[Things to do]
a. In the NFS mounting thread excerpt, what kind of credentials does the nfs4 mount operation use?
b. Using the NFS mounting thread excerpt, explain why the reply concludes that the user's setup needs to be fixed now.
c. Carry the NFS mounting thread excerpt forward from the point where it stops.

[Excerpt]
○ ○ ○ ○ ○ ○ ○
I'm not entirely clear why mountd even allows that, but no point trying
to change it now anyway.

> An exception would need to be made for every 'nfs4_lookup_dentry', provided
> it found a directory, or nothing (or a symlink...). Possibly this could only
> be done for anonymous credentials (as are used by the nfs4 mount operation).

Yuch.

> It would be nice if we could clearly differentiate a mount-time lookup from a
> regular lookup, but I don't think the protocol allows for that.

I guess you're right. So it starts to sound more like: "you have a
confusing setup. Your export configuration says one thing, and your
filesystem permissions say another. Under NFSv3 the confusion didn't
matter, but now it does--time to fix it."

--b.

2012-10-08 11:42:45

by Steve Dickson

[permalink] [raw]
Subject: Re: Inconsistency when mounting a directory that 'world' cannot access.
○ ○ ○ ○ ○ ○ ○
[Information shown]
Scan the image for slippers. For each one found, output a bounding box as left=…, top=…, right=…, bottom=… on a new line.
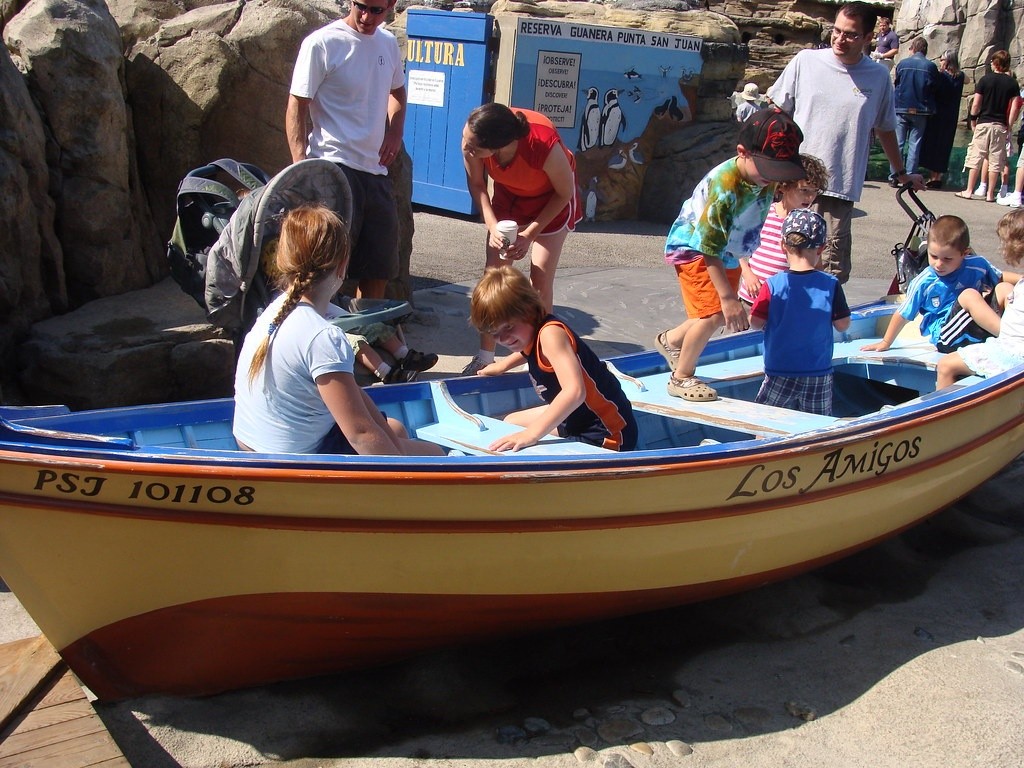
○ ○ ○ ○ ○ ○ ○
[Results]
a. Anonymous credentials.

b. The export configuration and the filesystem permissions say different things. Under NFSv3 that confusion did not matter, but now it does. The writer reaches this view after agreeing that the protocol probably offers no way to tell a mount-time lookup from a regular lookup.

c.
On 08/10/12 02:03, NeilBrown wrote:
> On Thu, 4 Oct 2012 12:07:39 -0400 "J. Bruce Fields" <[email protected]>
> wrote:
>
>> On Thu, Oct 04, 2012 at 08:46:59AM +1000, NeilBrown wrote:
>>> On Wed, 3 Oct 2012 12:27:28 -0400 "J. Bruce Fields" <[email protected]>
>>> wrote:
>>>
>>>> On Wed, Oct 03, 2012 at 03:48:43PM +0000, Myklebust, Trond wrote:
>>>>> On Wed, 2012-10-03 at 11:13 -0400, J. Bruce Fields wrote:
>>>>>> On Wed, Oct 03, 2012 at 01:46:29PM +1000, NeilBrown wrote:
>>>>>>> On Tue, 2 Oct 2012 10:33:34 -0400 "J. Bruce Fields" <[email protected]>
>>>>>>> wrote:
>>>>>>>
>>>>>>>> I guess you're right. So it starts to sound more like: "you have a
>>>>>>>> confusing setup. Your export configuration says one thing, and your
>>>>>>>> filesystem permissions say another. Under NFSv3 the confusion didn't
>>>>>>>> matter, but now it does--time to fix it."
>>>>>>>>
>>>>>>>
>>>>>>> That's the best I could come to - I'm glad to have it confirmed. Thanks!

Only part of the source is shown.